◆ **PAGE EXCERPT**:
>>>>>
The robot that plays GO (appeared in Oct 2017)

(link to main website)

Machines have been taught to learn and excel their trainers, says S.Ananthanarayanan.

Card games like bridge or poker, where opponents use deception, introduce another level of complexity. But the pinnacle was programming a computer to match grand masters in playing chess. When this bastion fell, the challenge shifted to the game of GO – an ancient Chinese board game (see box) that has even greater complexity. This too, was mastered in 2016, when the British Artificial Intelligence company, DeepMind Technologies, created the programme, AlphaGo, which defeated Lee Sedol, the 18-times world champion. David Silver, Julian Schrittwieser, Karen Simonyan, Loannis Antonoglou, Aja Huang, Arthur Guez, Thomas Hubert, Lucas Baker, Matthew Lai, Adrian Bolton, Yutian Chen, Timothy Lillicrap, Fan Hui, Laurent Sifre, George van den Driessche, Thore Graepel and Demis Hassabis, all from DeepMind, now report in the journal, Nature, an improvement, named AlphaGo Zero, which achieves “a long-standing goal of AI – an algorithm that self-trains to superhuman proficiency without expensive human-input”.

This ability, of the algorithm to train itself, is of great importance, as machine learning is now used in a variety of commercial, industrial and scientific fields, all of which face high costs in training the AI machine. Applications include analyses of customer trends, improving supply of products and services, traffic control, health administration, automated diagnosis and drug discovery, voice and image recognition running driverless motor vehicles in a busy street.
<<<<<
◆ **PROBLEM**: According to the AlphaGo excerpt above, why is the algorithm's ability to train itself so important? Answer in one to three sentences.

◆ **DATA FOR REVIEW**:
>>>>>
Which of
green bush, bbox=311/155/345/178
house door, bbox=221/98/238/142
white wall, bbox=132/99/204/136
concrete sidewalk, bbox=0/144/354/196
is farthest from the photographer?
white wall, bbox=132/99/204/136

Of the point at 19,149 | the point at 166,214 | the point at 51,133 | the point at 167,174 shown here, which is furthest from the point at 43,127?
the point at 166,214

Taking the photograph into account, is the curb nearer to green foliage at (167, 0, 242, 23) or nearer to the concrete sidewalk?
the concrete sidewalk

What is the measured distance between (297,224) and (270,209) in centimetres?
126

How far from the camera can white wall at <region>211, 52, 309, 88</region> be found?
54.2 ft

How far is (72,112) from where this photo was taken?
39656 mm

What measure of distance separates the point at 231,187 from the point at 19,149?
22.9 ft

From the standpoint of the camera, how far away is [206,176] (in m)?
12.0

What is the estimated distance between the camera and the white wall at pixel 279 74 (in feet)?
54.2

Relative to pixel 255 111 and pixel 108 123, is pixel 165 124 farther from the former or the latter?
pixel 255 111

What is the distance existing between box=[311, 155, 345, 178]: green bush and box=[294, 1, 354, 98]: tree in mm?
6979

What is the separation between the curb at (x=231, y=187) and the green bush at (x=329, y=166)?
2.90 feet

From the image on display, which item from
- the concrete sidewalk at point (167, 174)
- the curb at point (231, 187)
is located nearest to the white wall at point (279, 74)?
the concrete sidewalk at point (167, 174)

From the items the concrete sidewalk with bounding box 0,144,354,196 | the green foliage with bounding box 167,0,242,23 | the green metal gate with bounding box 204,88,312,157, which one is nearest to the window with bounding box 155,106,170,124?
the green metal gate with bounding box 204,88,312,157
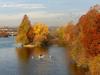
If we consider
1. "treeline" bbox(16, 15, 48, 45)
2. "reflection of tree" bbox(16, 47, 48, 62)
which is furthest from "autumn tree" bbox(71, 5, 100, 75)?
"treeline" bbox(16, 15, 48, 45)

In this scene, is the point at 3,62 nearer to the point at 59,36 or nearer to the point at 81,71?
the point at 81,71

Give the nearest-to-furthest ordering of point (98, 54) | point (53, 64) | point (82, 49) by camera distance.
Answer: point (98, 54)
point (82, 49)
point (53, 64)

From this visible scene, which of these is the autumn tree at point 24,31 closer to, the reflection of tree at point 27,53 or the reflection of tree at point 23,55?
the reflection of tree at point 27,53

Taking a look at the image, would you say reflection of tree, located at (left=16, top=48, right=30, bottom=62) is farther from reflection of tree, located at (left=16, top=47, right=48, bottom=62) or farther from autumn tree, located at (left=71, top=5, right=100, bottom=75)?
autumn tree, located at (left=71, top=5, right=100, bottom=75)

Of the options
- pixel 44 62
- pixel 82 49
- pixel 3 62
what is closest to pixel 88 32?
pixel 82 49

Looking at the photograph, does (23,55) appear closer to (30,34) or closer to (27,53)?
(27,53)

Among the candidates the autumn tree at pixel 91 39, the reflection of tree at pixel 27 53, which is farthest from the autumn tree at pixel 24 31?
the autumn tree at pixel 91 39

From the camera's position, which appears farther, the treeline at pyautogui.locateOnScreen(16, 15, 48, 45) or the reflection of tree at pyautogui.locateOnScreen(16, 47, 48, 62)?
the treeline at pyautogui.locateOnScreen(16, 15, 48, 45)

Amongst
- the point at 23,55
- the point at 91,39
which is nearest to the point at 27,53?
the point at 23,55
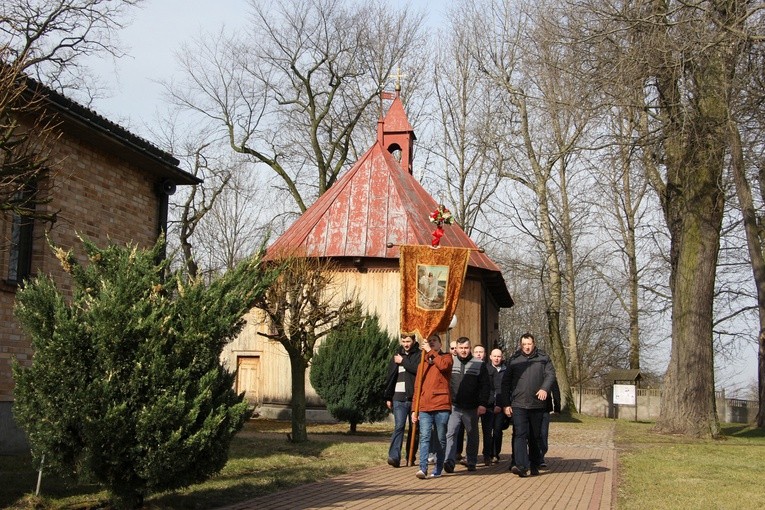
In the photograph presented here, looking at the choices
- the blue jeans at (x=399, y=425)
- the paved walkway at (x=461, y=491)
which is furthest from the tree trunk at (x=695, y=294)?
the blue jeans at (x=399, y=425)

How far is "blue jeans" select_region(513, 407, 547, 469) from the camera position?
12219mm

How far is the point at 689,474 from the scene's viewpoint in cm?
1244

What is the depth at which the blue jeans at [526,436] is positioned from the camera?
12.2 metres

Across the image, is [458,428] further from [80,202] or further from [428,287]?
[80,202]

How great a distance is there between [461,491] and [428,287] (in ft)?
11.4

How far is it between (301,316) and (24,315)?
8.04 metres

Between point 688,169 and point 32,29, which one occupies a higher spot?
point 32,29

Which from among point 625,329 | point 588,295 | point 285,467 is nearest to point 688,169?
point 285,467

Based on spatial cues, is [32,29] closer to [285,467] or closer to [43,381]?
[285,467]

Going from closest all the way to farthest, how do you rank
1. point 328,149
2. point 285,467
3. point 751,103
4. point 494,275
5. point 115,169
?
point 285,467 < point 115,169 < point 751,103 < point 494,275 < point 328,149

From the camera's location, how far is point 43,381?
26.0 feet

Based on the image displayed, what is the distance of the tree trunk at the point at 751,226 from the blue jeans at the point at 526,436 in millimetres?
7635

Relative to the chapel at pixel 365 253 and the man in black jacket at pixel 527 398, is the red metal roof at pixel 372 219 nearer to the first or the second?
the chapel at pixel 365 253

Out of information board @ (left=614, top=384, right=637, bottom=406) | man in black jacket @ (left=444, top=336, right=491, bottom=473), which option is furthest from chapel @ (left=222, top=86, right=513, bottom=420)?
man in black jacket @ (left=444, top=336, right=491, bottom=473)
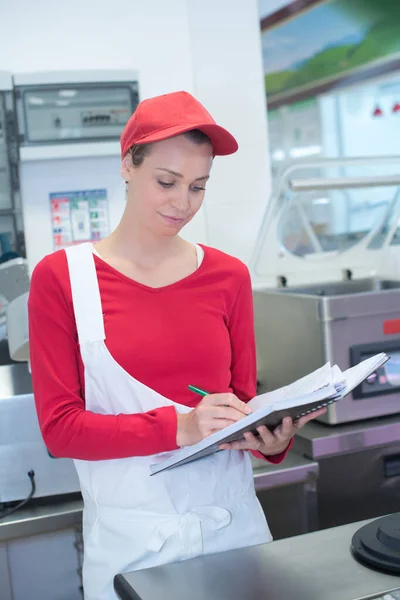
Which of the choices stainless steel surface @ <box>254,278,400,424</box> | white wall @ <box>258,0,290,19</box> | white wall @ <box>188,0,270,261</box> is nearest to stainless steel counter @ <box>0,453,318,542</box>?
stainless steel surface @ <box>254,278,400,424</box>

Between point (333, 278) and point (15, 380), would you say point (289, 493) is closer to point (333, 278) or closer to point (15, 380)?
point (15, 380)

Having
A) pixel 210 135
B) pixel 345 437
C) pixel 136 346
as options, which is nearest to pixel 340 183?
pixel 345 437

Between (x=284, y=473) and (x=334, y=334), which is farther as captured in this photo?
(x=334, y=334)

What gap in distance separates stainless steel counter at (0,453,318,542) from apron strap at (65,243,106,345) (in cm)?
55

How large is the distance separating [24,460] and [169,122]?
2.73ft

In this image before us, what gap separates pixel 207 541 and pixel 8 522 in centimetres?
52

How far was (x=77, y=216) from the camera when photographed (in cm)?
233

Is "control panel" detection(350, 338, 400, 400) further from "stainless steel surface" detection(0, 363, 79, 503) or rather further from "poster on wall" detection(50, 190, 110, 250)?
"poster on wall" detection(50, 190, 110, 250)

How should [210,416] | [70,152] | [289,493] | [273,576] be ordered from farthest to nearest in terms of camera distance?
[70,152] < [289,493] < [210,416] < [273,576]

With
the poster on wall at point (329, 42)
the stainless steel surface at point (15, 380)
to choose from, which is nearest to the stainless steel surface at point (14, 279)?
the stainless steel surface at point (15, 380)

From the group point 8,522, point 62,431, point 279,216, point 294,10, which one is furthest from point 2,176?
point 294,10

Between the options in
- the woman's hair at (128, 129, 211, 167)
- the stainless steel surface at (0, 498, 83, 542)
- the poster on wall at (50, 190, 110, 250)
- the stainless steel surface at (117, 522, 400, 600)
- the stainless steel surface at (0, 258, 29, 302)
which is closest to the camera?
the stainless steel surface at (117, 522, 400, 600)

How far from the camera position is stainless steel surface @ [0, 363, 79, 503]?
1.58 meters

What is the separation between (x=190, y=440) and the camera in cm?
119
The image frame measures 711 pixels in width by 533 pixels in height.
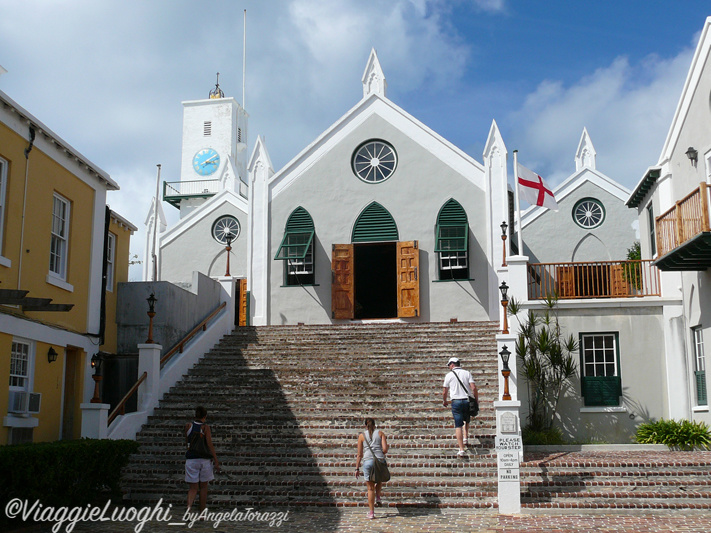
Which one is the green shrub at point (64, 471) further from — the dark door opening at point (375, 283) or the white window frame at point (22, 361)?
the dark door opening at point (375, 283)

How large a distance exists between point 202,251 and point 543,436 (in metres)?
17.7

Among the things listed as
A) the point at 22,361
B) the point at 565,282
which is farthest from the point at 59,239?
the point at 565,282

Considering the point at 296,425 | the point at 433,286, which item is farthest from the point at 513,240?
the point at 296,425

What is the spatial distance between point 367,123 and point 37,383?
13429 millimetres

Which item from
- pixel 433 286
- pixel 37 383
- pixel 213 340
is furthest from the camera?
pixel 433 286

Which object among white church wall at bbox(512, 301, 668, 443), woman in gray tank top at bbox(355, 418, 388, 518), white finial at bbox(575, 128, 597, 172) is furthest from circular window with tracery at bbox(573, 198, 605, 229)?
woman in gray tank top at bbox(355, 418, 388, 518)

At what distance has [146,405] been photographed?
51.9 feet

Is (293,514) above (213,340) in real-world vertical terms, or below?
below

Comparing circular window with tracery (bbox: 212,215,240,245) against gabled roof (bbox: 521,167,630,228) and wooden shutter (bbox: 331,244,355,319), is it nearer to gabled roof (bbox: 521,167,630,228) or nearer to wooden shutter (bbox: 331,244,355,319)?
wooden shutter (bbox: 331,244,355,319)

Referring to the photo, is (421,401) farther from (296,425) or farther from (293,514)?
(293,514)

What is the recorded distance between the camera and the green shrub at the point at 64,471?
1011cm

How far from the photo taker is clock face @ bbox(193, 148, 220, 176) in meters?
45.6

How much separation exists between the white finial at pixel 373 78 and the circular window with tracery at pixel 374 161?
5.54ft

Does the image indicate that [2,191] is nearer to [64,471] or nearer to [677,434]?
[64,471]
<<<<<
◆ **SOLVED PROBLEM**: Machine learning is now used across many commercial, industrial and scientific fields, and all of them face high costs in training the AI machine. An algorithm that trains itself to superhuman skill without expensive human input avoids those costs.